Compared with women who did not undergo CPM, women who underwent CPM had
- Significantly higher cancer distress before surgery (p = 0.04) and 6 months (p = 0.03) and 12 months (p = 0.01) after surgery
- Significantly higher cancer worry before surgery (p < 0.01) but lower cancer worry 1 month after surgery (p < 0.01); no significant differences were observed 6 months and 12 months after surgery
- Significantly more body image concerns before surgery (p < 0.01) and 1 month (p < 0.001), 6 months (p < 0.001), and 12 months (p < 0.001) after surgery.
- Significantly lower quality of life 1 month (p < 0.01), 6 months (p = 0.05), and 12 months (p = 0.01) after surgery; no difference was observed before surgery
When interviewed, all women identified dealing with uncertainty, cancer worry, and concerns about recurrence as reasons for their treatment choice. Although study participants knew they had a low risk of developing new DCIS or breast cancer regardless of treatment choice, the women who chose CPM felt that their choice gave them peace of mind.
According to the decision model, women aged 40 years who had estrogen receptor-negative, stage I breast cancer and a first-degree relative with breast cancer tended to have a positive benefit with CPM based on estimated quality-adjusted life years. CPM had a minimal effect on estimated overall survival and a minimal or unfavorable effect on estimated quality-adjusted life years for women aged 50 years or older regardless of breast cancer stage or family history of breast cancer.

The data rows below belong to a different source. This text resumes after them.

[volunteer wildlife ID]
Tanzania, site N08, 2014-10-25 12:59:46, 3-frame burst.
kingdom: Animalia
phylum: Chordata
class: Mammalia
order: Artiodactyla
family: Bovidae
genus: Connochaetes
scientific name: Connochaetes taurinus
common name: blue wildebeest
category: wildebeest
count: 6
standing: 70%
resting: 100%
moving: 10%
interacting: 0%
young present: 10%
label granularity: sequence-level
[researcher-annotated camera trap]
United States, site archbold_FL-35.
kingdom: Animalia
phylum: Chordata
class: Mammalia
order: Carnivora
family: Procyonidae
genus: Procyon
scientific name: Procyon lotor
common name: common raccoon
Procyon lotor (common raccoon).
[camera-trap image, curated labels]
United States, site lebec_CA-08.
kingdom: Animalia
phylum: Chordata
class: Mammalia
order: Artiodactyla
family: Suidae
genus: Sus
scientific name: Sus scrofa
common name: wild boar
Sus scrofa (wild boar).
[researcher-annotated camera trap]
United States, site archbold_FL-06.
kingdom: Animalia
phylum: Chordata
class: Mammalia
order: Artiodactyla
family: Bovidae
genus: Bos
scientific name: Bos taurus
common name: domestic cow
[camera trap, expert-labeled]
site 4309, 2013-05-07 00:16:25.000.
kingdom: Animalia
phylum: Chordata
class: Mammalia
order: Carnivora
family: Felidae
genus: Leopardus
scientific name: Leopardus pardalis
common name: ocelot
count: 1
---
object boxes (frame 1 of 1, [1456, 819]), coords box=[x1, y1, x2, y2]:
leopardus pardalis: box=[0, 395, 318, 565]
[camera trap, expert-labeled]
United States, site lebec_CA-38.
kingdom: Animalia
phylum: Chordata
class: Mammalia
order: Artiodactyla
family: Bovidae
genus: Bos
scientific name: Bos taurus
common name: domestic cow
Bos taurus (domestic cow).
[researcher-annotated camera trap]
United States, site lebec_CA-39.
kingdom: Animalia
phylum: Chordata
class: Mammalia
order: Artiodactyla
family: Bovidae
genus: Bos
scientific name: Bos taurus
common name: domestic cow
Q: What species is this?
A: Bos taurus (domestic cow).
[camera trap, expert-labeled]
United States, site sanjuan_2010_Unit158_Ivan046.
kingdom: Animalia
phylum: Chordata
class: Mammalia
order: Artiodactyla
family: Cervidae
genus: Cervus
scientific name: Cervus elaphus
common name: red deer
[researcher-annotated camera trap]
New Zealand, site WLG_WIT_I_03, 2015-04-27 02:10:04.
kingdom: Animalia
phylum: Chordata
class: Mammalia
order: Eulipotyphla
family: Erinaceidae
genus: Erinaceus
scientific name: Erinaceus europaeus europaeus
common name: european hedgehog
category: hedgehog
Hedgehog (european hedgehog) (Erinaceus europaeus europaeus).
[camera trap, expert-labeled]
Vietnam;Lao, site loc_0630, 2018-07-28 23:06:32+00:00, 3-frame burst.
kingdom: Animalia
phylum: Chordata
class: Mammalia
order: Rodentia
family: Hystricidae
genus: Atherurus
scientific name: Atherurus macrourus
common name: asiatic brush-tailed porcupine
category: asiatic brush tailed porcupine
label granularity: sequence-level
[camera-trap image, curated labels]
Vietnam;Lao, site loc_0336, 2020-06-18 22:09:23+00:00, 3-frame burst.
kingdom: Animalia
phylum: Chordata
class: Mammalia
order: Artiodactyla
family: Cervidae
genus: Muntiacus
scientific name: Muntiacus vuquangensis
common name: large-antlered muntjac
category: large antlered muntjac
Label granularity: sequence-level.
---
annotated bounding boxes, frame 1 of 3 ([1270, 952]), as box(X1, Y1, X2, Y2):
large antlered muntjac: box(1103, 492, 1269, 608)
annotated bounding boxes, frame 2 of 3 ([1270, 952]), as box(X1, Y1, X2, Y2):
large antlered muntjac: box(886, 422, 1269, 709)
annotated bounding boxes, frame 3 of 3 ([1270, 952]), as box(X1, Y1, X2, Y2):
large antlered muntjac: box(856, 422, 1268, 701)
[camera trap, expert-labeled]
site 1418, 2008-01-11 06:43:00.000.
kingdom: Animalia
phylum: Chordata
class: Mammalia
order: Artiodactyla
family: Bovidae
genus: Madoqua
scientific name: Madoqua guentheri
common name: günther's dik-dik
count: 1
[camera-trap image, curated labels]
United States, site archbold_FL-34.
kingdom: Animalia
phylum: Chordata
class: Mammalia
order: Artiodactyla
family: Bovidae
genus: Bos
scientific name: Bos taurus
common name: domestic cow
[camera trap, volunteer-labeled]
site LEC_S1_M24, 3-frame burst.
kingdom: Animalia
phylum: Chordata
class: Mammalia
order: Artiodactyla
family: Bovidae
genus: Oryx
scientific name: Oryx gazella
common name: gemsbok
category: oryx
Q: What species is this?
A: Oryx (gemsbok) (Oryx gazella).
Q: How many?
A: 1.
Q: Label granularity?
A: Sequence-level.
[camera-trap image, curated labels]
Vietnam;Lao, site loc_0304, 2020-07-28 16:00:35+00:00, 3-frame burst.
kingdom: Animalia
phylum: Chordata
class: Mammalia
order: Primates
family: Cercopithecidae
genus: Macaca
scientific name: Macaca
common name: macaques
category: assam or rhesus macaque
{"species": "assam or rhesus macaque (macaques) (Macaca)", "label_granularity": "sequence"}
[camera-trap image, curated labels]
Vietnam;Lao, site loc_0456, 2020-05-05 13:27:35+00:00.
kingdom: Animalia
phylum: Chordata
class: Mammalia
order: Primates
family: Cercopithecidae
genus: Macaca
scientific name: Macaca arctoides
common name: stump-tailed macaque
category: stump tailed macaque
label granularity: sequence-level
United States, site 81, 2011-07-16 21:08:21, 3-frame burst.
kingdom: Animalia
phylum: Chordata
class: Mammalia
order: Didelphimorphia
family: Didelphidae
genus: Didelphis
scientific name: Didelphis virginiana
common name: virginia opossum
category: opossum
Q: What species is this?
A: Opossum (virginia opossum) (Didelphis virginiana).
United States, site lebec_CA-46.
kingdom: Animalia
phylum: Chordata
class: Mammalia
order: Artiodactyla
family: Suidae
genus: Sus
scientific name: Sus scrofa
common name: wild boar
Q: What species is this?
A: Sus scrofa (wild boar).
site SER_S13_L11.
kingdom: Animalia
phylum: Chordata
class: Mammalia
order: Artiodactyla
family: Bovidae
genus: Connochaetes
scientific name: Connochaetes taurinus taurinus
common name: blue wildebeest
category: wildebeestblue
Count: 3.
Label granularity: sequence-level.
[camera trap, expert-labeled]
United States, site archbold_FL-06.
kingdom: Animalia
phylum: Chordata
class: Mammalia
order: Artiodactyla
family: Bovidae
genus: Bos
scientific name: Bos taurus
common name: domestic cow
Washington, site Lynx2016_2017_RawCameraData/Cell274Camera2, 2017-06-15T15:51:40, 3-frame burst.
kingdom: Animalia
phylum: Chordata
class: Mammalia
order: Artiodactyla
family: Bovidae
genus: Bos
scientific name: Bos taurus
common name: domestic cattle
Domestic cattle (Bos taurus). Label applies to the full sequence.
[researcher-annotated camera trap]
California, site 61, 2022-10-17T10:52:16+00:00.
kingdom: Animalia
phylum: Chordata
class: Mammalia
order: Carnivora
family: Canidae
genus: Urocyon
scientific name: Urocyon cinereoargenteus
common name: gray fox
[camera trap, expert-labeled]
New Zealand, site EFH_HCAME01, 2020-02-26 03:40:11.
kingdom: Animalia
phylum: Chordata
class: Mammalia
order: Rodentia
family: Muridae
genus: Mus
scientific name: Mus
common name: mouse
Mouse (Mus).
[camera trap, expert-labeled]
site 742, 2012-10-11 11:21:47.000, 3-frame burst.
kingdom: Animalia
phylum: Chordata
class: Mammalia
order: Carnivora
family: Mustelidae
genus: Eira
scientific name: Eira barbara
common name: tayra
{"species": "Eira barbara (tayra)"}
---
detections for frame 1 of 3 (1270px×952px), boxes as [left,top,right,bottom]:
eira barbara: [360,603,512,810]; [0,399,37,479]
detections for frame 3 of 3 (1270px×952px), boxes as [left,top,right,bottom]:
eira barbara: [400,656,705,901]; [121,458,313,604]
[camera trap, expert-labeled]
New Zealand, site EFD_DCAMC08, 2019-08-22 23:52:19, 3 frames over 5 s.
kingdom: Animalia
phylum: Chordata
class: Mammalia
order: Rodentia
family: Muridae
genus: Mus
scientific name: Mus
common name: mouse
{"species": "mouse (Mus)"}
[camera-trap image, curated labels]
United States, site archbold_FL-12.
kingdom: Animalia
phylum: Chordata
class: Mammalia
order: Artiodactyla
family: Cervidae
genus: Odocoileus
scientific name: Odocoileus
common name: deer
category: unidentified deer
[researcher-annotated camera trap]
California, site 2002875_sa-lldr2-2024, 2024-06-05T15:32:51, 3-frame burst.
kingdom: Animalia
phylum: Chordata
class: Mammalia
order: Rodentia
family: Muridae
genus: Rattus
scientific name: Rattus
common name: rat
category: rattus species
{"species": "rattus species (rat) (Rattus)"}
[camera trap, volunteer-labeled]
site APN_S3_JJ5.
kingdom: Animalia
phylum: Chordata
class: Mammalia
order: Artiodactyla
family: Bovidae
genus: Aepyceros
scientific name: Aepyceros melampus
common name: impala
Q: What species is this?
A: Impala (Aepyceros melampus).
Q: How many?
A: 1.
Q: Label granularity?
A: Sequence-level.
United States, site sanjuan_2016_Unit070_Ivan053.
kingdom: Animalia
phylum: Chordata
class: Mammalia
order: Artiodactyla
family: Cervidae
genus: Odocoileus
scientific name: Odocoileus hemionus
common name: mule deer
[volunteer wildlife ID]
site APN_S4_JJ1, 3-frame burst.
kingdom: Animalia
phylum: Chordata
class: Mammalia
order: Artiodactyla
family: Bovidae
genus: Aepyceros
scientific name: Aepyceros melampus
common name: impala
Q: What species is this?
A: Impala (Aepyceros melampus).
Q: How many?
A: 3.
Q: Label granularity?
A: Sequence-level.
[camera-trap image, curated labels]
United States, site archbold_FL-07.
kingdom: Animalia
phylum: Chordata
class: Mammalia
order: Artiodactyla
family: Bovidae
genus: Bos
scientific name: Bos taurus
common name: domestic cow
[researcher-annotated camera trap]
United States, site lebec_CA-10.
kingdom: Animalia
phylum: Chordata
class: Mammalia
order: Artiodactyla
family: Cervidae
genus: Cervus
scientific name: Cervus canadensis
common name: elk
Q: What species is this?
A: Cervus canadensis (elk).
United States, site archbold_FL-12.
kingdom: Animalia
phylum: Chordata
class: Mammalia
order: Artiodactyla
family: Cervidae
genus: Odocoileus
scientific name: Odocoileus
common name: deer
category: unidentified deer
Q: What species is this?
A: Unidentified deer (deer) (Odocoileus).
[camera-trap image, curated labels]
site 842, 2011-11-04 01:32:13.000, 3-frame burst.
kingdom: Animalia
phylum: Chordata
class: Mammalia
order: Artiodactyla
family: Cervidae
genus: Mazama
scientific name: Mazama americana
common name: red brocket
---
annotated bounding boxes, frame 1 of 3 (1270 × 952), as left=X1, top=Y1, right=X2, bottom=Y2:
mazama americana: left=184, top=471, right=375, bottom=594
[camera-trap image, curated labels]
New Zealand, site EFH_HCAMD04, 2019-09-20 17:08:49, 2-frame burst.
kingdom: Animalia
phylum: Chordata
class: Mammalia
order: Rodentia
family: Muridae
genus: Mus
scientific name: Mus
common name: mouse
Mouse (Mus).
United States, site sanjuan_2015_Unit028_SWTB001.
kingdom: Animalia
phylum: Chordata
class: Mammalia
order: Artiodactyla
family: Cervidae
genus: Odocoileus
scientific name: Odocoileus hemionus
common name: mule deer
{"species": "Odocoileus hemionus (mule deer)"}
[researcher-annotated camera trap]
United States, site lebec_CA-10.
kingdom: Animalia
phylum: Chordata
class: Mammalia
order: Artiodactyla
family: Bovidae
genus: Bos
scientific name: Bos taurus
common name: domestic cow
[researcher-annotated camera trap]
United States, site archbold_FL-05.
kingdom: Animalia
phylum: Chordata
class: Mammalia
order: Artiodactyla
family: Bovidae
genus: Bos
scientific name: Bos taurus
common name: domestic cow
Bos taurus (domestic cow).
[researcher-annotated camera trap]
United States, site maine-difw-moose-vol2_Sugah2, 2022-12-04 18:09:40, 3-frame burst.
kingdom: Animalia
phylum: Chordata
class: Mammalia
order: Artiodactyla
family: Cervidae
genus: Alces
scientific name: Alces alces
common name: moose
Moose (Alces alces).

At each time point, approximately 20 percent of participants did not complete questionnaires. Results may have been different if the participants who did not complete questionnaires at every time point had different psychosocial experiences than those who completed all the questionnaires. The study was conducted in one large US city; results may differ in other areas. The academic center and the community center used different recruitment strategies, which may have affected the study sample and the study outcomes. The academic center recruited patients after diagnosis but before surgical consultation, while the community center recruited patients after both diagnosis and surgical consultation. Because the demographics of physicians participating in the study were similar, the researchers could not identify any physician-level factors that affected patients’ psychosocial outcomes. There were baseline differences in psychosocial variables between women who underwent CPM and those who did not; thus, causal inferences from the results of this study require caution.
Conclusions and Relevance
Women with nonhereditary unilateral DCIS or breast cancer who underwent CPM had less cancer worry one month after surgery compared with women who did not undergo CPM. Their body image concerns were no worse than those of women who did not have CPM. However, they had lower quality of life, and cancer distress was no better than that of women who did not have CPM. The computer model predicted that patients who underwent CPM were unlikely to survive longer than those who underwent a different treatment. Understanding the psychosocial impact and long-term survival outcomes of treatment strategies for unilateral DCIS or breast cancer may help physicians and patients engage in shared decision making.
Future Research Needs
Future research could investigate whether using conceptual or theoretical models might further illustrate how CPM affects patients’ psychosocial adjustment. Research could also provide information about how to use these findings in decision making.